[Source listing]
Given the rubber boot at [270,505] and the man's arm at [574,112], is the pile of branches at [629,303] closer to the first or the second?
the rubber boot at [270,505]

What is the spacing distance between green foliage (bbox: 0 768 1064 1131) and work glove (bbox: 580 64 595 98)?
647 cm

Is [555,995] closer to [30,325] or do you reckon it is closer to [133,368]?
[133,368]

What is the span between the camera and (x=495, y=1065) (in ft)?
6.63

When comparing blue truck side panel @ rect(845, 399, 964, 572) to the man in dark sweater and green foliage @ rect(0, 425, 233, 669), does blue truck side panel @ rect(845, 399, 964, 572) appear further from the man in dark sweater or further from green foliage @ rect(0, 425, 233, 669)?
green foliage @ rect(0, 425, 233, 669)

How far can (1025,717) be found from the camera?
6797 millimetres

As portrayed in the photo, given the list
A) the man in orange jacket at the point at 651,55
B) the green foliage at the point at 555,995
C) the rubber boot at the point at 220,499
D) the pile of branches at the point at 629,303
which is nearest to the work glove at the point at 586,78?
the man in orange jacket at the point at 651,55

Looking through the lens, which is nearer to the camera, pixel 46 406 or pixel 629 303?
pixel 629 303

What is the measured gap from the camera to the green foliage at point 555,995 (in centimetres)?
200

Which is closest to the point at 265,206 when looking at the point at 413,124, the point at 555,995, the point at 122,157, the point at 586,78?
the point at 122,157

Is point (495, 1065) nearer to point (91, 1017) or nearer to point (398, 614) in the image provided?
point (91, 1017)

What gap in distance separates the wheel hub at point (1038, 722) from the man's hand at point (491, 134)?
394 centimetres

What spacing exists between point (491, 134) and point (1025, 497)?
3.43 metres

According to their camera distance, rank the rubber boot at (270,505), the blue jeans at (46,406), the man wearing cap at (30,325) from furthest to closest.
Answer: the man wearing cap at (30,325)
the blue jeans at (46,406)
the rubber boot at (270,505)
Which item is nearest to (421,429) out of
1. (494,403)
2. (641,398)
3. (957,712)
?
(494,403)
==
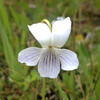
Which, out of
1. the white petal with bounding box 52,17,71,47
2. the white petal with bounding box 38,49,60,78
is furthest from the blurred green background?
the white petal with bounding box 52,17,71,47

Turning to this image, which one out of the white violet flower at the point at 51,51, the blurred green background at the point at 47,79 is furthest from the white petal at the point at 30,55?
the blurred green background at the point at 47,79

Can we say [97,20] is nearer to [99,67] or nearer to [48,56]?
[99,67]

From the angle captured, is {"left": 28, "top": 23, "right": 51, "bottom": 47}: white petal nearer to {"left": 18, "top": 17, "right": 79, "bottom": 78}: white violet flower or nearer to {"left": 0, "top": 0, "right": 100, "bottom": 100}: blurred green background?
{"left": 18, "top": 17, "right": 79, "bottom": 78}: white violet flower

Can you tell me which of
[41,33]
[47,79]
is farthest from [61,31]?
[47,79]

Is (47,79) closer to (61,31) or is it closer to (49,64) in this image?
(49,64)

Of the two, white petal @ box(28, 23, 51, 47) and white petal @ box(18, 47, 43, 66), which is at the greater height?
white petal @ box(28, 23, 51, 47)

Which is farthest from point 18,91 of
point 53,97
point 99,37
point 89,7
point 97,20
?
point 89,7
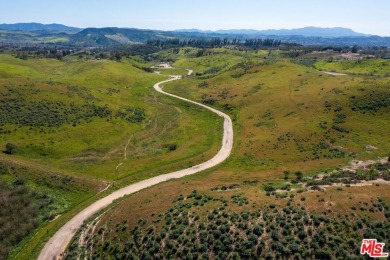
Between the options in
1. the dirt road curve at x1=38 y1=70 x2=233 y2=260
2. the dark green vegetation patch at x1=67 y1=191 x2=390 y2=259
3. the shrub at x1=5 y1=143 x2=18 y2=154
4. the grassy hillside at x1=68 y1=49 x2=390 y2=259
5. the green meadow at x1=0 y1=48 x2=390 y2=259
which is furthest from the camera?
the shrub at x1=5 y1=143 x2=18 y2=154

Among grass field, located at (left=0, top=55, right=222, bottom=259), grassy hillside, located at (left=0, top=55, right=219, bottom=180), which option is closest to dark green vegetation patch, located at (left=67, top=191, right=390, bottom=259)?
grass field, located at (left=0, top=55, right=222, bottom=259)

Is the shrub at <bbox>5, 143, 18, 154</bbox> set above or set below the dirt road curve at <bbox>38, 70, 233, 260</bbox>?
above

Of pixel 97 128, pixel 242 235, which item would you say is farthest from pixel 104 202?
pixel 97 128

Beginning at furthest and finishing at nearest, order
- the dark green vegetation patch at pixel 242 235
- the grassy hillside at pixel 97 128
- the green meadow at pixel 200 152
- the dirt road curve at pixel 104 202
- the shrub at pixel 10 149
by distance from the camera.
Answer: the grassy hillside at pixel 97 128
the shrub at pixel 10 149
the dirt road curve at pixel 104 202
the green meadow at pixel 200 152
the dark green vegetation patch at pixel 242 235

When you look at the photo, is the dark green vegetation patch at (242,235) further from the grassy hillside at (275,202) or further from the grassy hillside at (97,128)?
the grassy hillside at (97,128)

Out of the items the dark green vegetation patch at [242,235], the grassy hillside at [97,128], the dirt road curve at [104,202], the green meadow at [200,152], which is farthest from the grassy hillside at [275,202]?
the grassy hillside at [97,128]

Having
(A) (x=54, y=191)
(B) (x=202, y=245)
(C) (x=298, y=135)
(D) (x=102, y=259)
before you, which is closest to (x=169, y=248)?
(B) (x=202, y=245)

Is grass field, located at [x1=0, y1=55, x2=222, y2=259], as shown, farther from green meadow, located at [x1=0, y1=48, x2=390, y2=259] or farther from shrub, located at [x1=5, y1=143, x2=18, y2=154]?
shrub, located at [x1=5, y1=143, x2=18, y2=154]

## EXERCISE
Count the lines in the listing above that contain the string "field", treating uppercase and lowercase as different. Reply with the number alone.

## CORRECT OUTPUT
3